When scientific guidance is not available, we can simply seek a transformation which makes the assumptions of the model more appropriate. The choice of transformation is one which involves experience and judgement.

Mass and speed of quadrupedal rodents

In an investigation of the relationship between mass and speed in animals, Garland (1983) collected information from published articles on these two variables for a large number of different species. These measurements are given below for a variety of four-footed rodents. (The common names of the species are taken from Corbet & Hill (1986)) Notice that the measurements are not all recorded to the same level of accuracy since the results have been collated from the work of a number of different scientists.

North American rodent data
Mass (kg) Speed (ms\(^{-1}\))
North American Porcupine 9 3.2
Woodchuck 4 16
Long-clawed ground squirrel 0.6 36
Long-tailed souslik 0.6 20
Eastern grey squirrel 0.55 27
European souslik 0.5 18
European red squirrel and Persian squirrel 0.4 20
Belding’s ground squirrel 0.3 13
Rat 0.25 9.7
American red squirrel 0.22 15
Golden Hamster 0.11 9
Eastern American chipmunk 0.1 17
Chisel-toothed kangaroo rat 0.05600 21
Meadow vole 0.05000 11
Least chipmunk 0.04500 16
Merriman’s kangaroo rat 0.03500 32
Fawn hopping mouse 0.03500 14
Pine mouse 0.030000 6.8
Deer mouse 0.030000 9.1
White footed mouse 0.02500 11
Woodland jumping mouse 0.02500 8.6
North American meadow jumping mouse 0.01800 8.9
House mouse 0.01600 13
load("week5/Lecture10/rodent.rda")
a<-qplot(Mass,Speed, data=rodent)
b<-qplot(log(Mass),log(Speed),data=rodent)
grid.arrange(a,b,ncol=2)

The plot on the right hand side shows the data on the original scale and the plot on the right hand side shows log transformed speed and mass.

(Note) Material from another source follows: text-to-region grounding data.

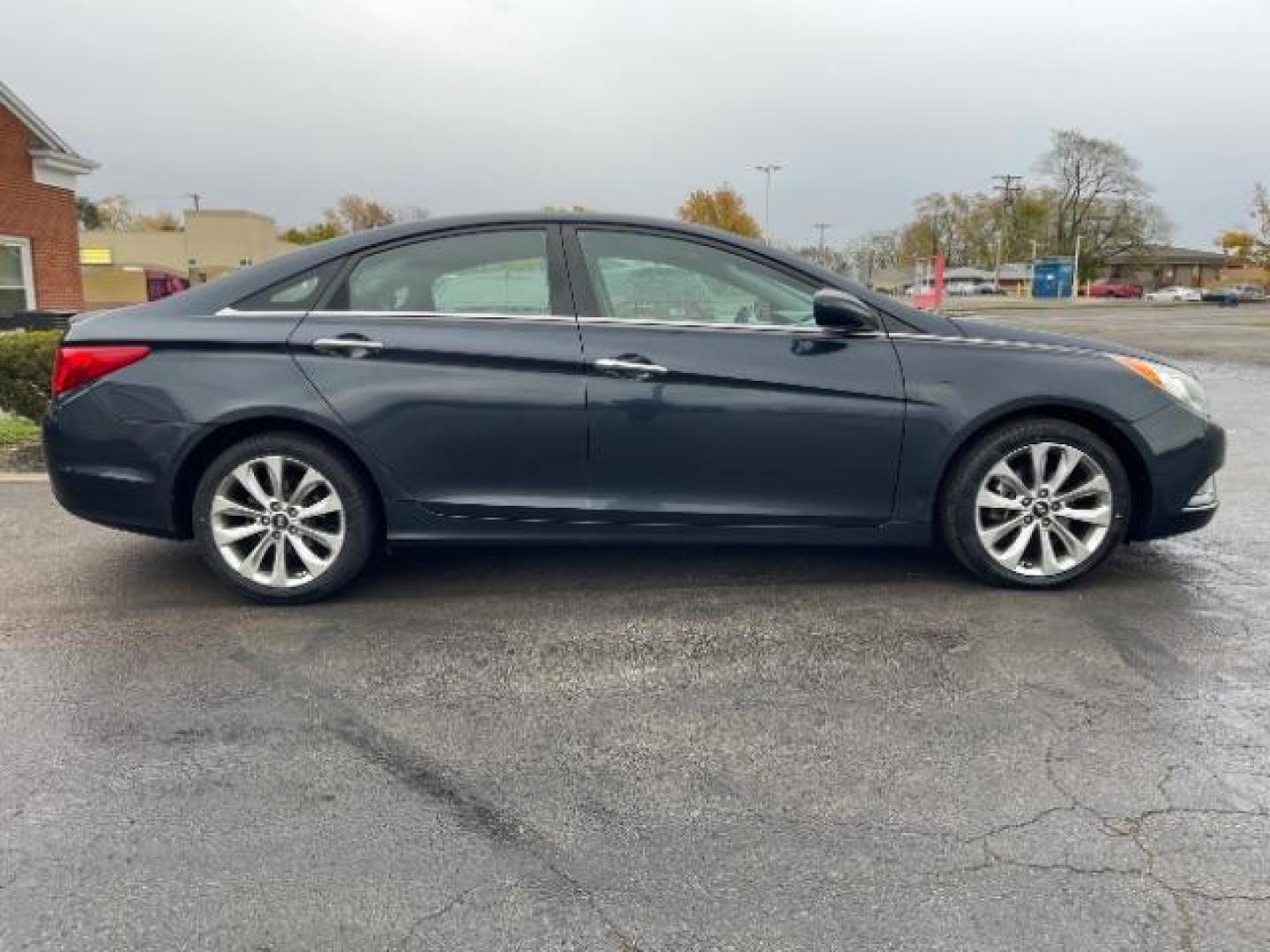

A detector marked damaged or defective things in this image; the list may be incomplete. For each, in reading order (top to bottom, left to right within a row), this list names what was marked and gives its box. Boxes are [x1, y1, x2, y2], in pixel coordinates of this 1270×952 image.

crack in pavement [233, 650, 645, 952]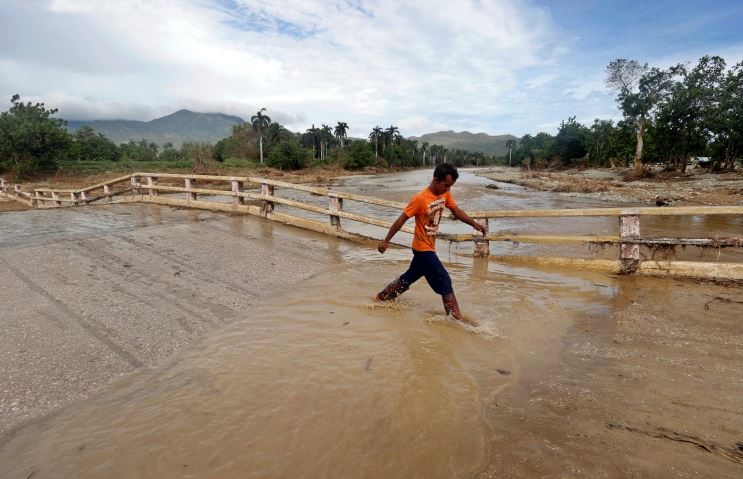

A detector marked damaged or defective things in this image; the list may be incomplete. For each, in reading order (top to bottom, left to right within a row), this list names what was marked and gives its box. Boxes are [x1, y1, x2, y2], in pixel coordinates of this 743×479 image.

damaged railing [1, 175, 743, 282]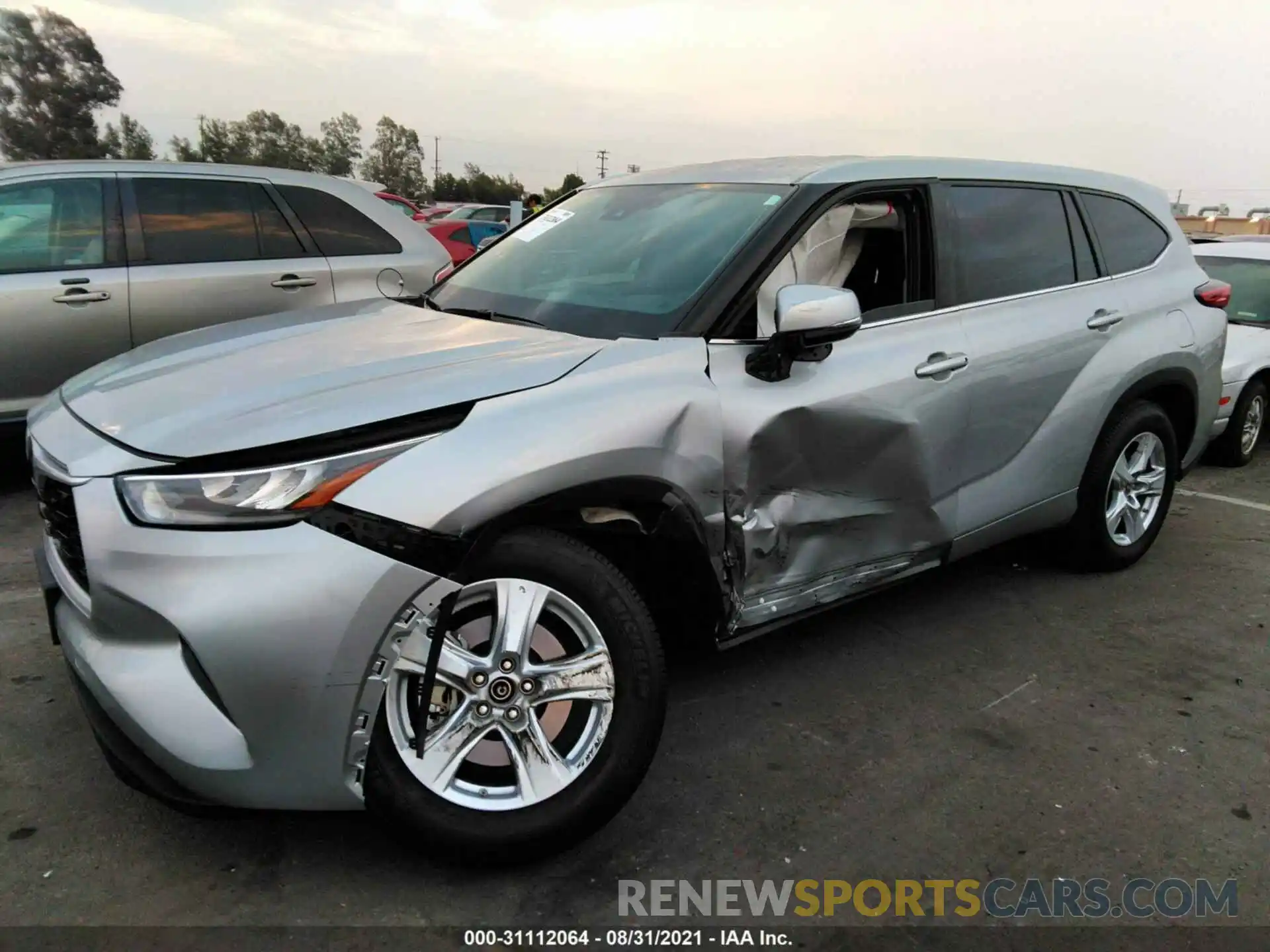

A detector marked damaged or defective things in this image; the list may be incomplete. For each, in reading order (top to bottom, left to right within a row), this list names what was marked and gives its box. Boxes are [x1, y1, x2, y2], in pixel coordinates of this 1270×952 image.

damaged silver suv [24, 155, 1224, 857]
dented front door panel [711, 309, 965, 635]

#Model with all data not transformed
coef.lm1a<-as.numeric(coef(lm(Speed~Mass,data=rodent)))

#Model removing North American Porcupine not transformed
coef.lm2a<-coef(lm(Speed~Mass,data=rodent[-1,]))


a<-qplot(rodent$Mass,rodent$Speed,main="Mass and Speed of Rodents",
         xlab="Mass",ylab="Speed") + 
     geom_text( aes(x=6, y=1.1, label="North American Porcupine",color="red"), 
                show.legend = FALSE) +
     geom_point( aes(x=rodent[1,1], y=rodent[1,2],color="red"),
                 shape=21,size=5,show.legend = FALSE,alpha=1)+
                 scale_shape(solid = FALSE) +
                 stat_smooth(method = "lm", se = FALSE, col="red") + 
     geom_abline(intercept=coef.lm2a[1], slope=coef.lm2a[2], color = "blue")


#Model with all data
coef.lm1<-as.numeric(coef(lm(log(Speed)~log(Mass),data=rodent)))

#Model removing North American Porcupine 
coef.lm2<-coef(lm(log(Speed)~log(Mass),data=rodent[-1,]))


b<-qplot(log(rodent$Mass),log(rodent$Speed),main="log Mass and Speed of Rodents",
         xlab="log(Mass)",ylab="log(Speed)") + 
     geom_text( aes(x=-0.3, y=1.1, label="North American Porcupine",color="red"), 
                show.legend = FALSE) +
     geom_point( aes(x=log(rodent[1,1]), y=log(rodent[1,2]),color="red"),
                 shape=21,size=5,show.legend = FALSE,alpha=1)+
                 scale_shape(solid = FALSE) +
                 stat_smooth(method = "lm", se = FALSE, col="red") + 
     geom_abline(intercept=coef.lm2[1], slope=coef.lm2[2], color = "blue")

grid.arrange(a,b,ncol=2)

The plot of Speed vs Mass shows an odd pattern. There is no obvious linear relationship between the two variables. Once we take the log transformation, the linear relationship is much more clear. However, there is still one point, located at the bottom right that looks odd.

The blue fitted lines was estimated excluding the North American Porcupine and the red fitted line was estimated including the North American Porcupine. Hopefully you agree that the fitted model relating to log transformed data with excluding the North American Porcupine provides the most reasonable fit (although we should check model assumptions at this point).